1.000 nouveaux lits et pas de personnel en plus !

La Communauté Autonome de Madrid ouvre un hôpital dédié à la Covid... sans embaucher de personnel supplémentaire.

Valdebebas, le quartier madrilène en construction depuis une dizaine d'année, où fut érigé en trois mois l'hôpital Isabel Zendal. Foto: Ricardo Ricote Rodriguez / Wikimedia Commons / CC-BY 2.0

(Jean-Marc Claus) – La formule n’est pas nouvelle et en France, Nicolas Sarkozy l’avait utilisée lors de sa réforme hospitalière : l’hôpital public ne manque pas de moyens ; il est juste mal organisé. Une dizaine d’années plus tard en Espagne, la présidente de la Communauté Autonome de Madrid, Isabel Natividad Díaz Ayuso (PP) dont le « talent » n’est plus à démontrer, annonce fièrement l’ouverture d’un tout nouvel hôpital fort de 1.000 lits, établissement d’une importance cruciale en pleine seconde vague de pandémie de Covid-19. Mais les 6.000 professionnels nécessaires pour en assurer le fonctionnement, seront prélevés dans les autres hôpitaux de la capitale.

Non, ce n’est pas une blague, et la situation prend un caractère tellement ubuesque qu’il devient difficile de garder son sérieux. 51 millions d’Euros sont investis dans la construction de la structure mais, comme le dit benoîtement Enrique Ruiz Escudero (PP), actuel Ministre de la Santé de la Communauté Autonome : «Le personnel viendra des hôpitaux de Madrid et le plan des ressources humaines est en cours de finalisation». Or, si Isabel Natividad Díaz Ayuso (PP) ne cesse de parader en affirmant que ce nouvel hôpital à « vocation pandémique » construit en trois mois ne manquera d’aucun moyen matériel, la question des moyens humains demeure un grand mystère pour les syndicats. Ce que les Chinois ont fait en dix jours à Wuhan, la conquistadora madrilène le réalise en trois mois. Mais il lui manque bien plus que les quatre-vingt jours nécessaires à réaliser un tour du monde à la fin du 19eme siècle !

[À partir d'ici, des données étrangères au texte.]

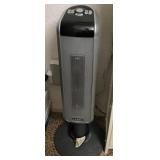 Z - LASKO OSCILLATING TOWER HEATER (M113)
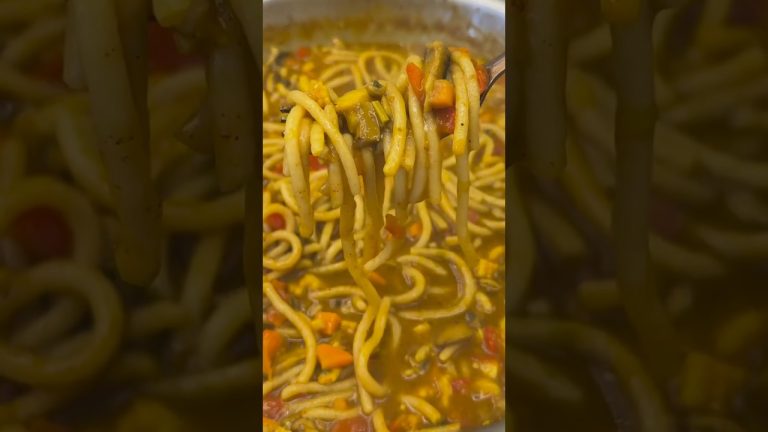 Maggi with tastemaker – from scratch☘️ #healthymaggi #maggirecipes #nutritionistapproved #ytshorts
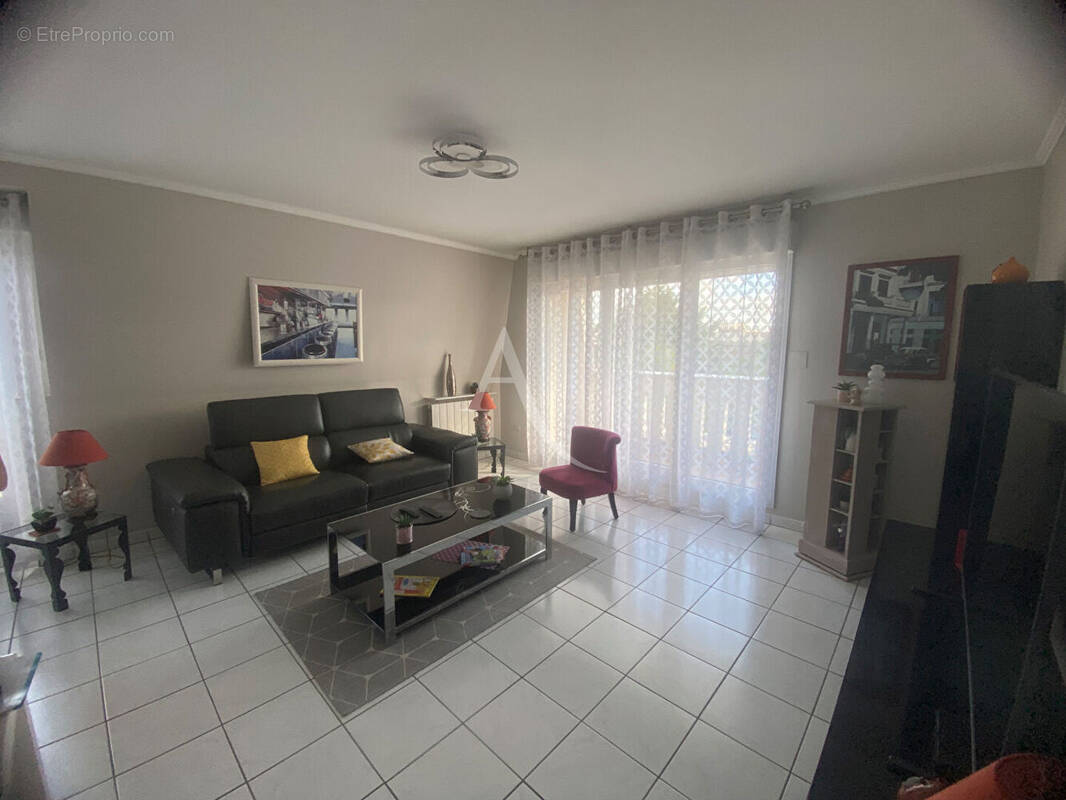 Appartement à CHELLES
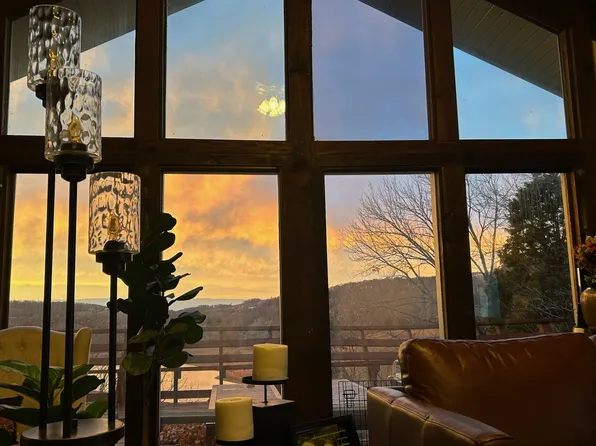 5249 Watson Rd, Cookeville, TN 38506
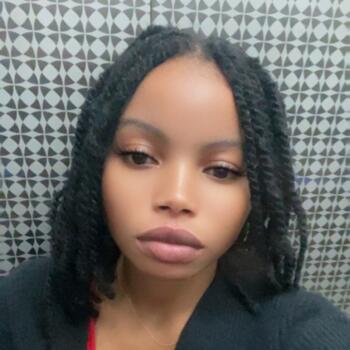 Babysitter in Dubai: Mariam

Au 21eme siècle, le gouvernement Partido Popular (PP) de la Communauté Autonome, revient aux vielles lunes de la fin du 20eme siècle, estimant que la masse salariale d’un hôpital constitue une dépense et non un investissement. Cet hôpital, comme d’autres réalisations dans le domaine de la santé à Madrid, est à la fois un cadeau aux grandes sociétés du bâtiment, et la vitrine publicitaire parfaite mais vide de contenu d’Isabel Natividad Díaz Ayuso, selon le syndicat Union Générale des Travailleurs (UGT) qui n’est pas le seul opposant à cette construction. Mais elle est bel et bien sortie de terre à Valdebebas au Nord-Est de Madrid, et sa spécificité Covid va provoquer, par la ponction de personnels effectuée dans les autres hôpitaux madrilènes, de multiples crises dans ces derniers.

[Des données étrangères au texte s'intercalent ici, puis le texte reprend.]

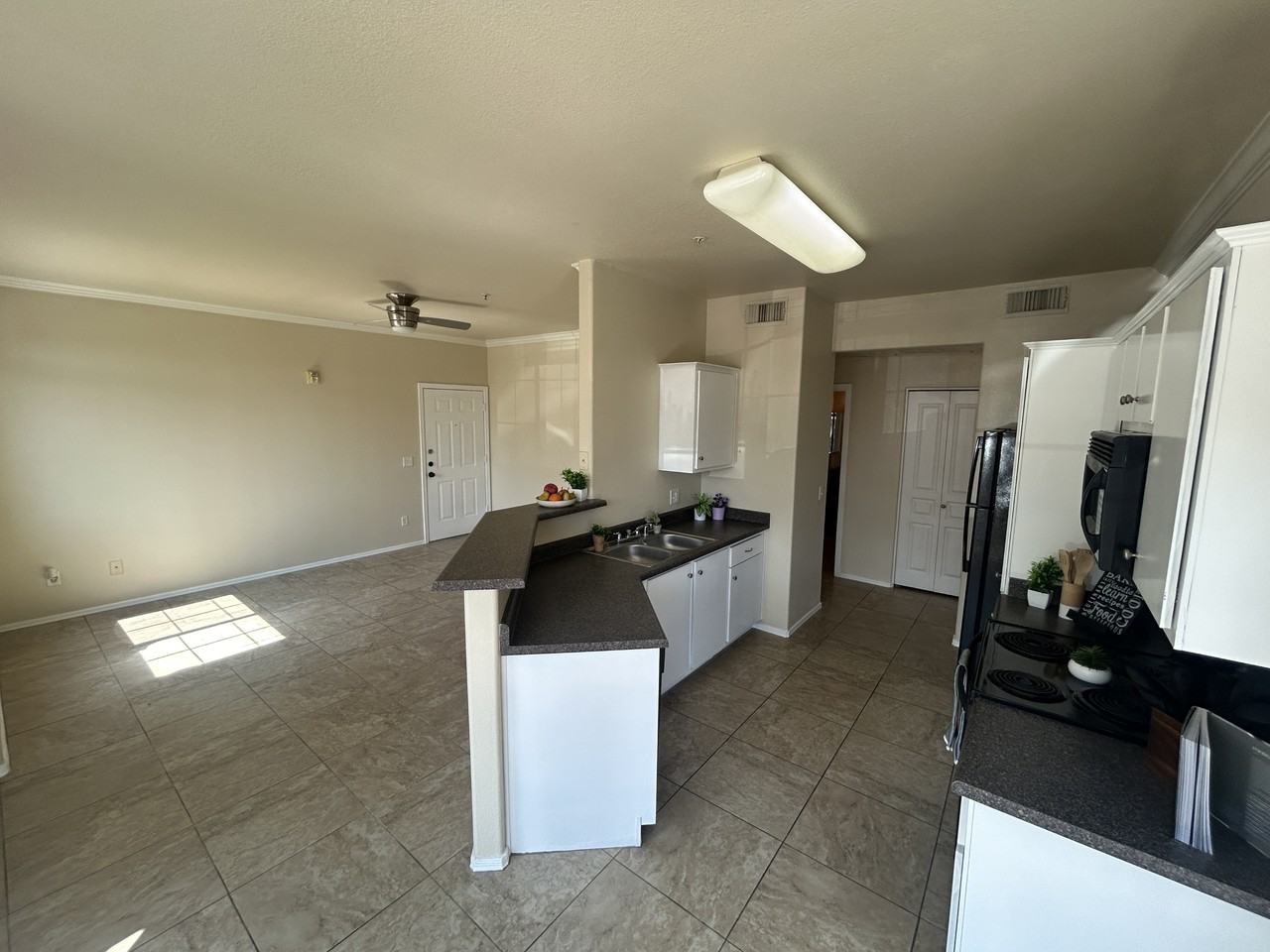1941 S Pierpont Dr - Photo 3 of 28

Seul aspect positif, mais bien insignifiant en regard de l’actuelle crise sanitaire, cet hôpital porte le nom d’Isabel Zendal. Connue également sous différentes variantes de son patronyme, Isabel Zendal Gómez, issue d’une modeste famille galicienne, a travaillé très tôt dans un orphelinat de La Coruña. Elle a accompagné, en 1803, vingt-deux enfants immunisés contre la variole et donc porteurs d’anticorps propres à la fabrication de vaccins, lors du voyage humanitaire du docteur Francisco Javier Balmes – médecin de Carlos IV – et du chirurgien Josep Salvany se rendant aux Philippines ainsi qu’en Amérique Latine. Cette campagne de vaccination qui a permis de toucher 250.000 personnes, lança les bases de la lutte contre la variole éradiquée seulement en 1970. Un film coproduit par la RTVE et intitulé «22 ángeles » en relate l’histoire. L’Organisation Mondiale de la Santé (OMS) considère Isabel Zendal Gómez comme la première infirmière partie en mission internationale.

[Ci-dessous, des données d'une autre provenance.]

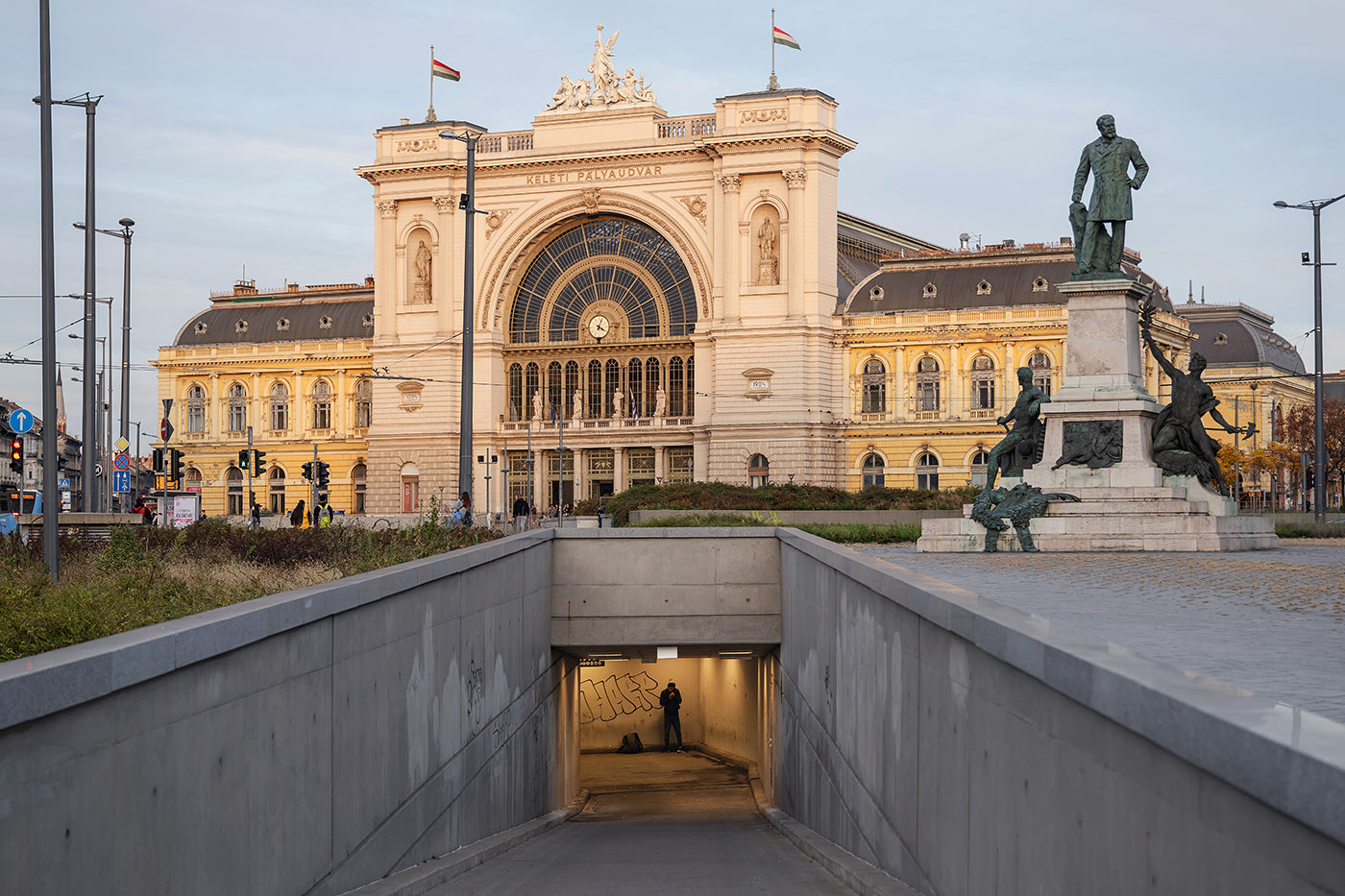 Keleti pályaudvar a Baross térről #8778
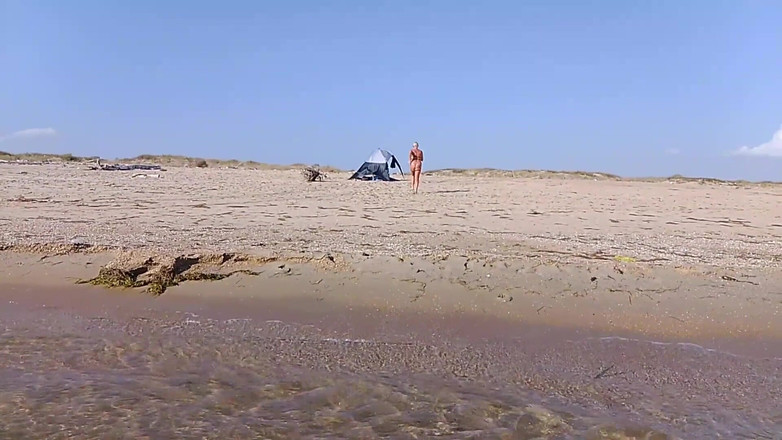 Crazyfamily 1970: Nude Beach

Contrairement à l’expédition Balmes du 19eme siècle, l’équipée Díaz Ayuso du 21eme siècle néglige les moyens humains et se fie au seul bâtiment qui risque fort de faire eau de toutes parts. Or, quand une structure de soin dysfonctionne, ce sont les patients qui en font les frais. Une vitrine très chère payée par tout un chacun, pour assurer la promotion d’une politicienne hors-sol n’arrivant pas à la cheville  d’Isabel Zendal Gómez, dont elle a l’audace d’instrumentaliser la notoriété, alors qu’elle n’a de commun avec elle que le prénom.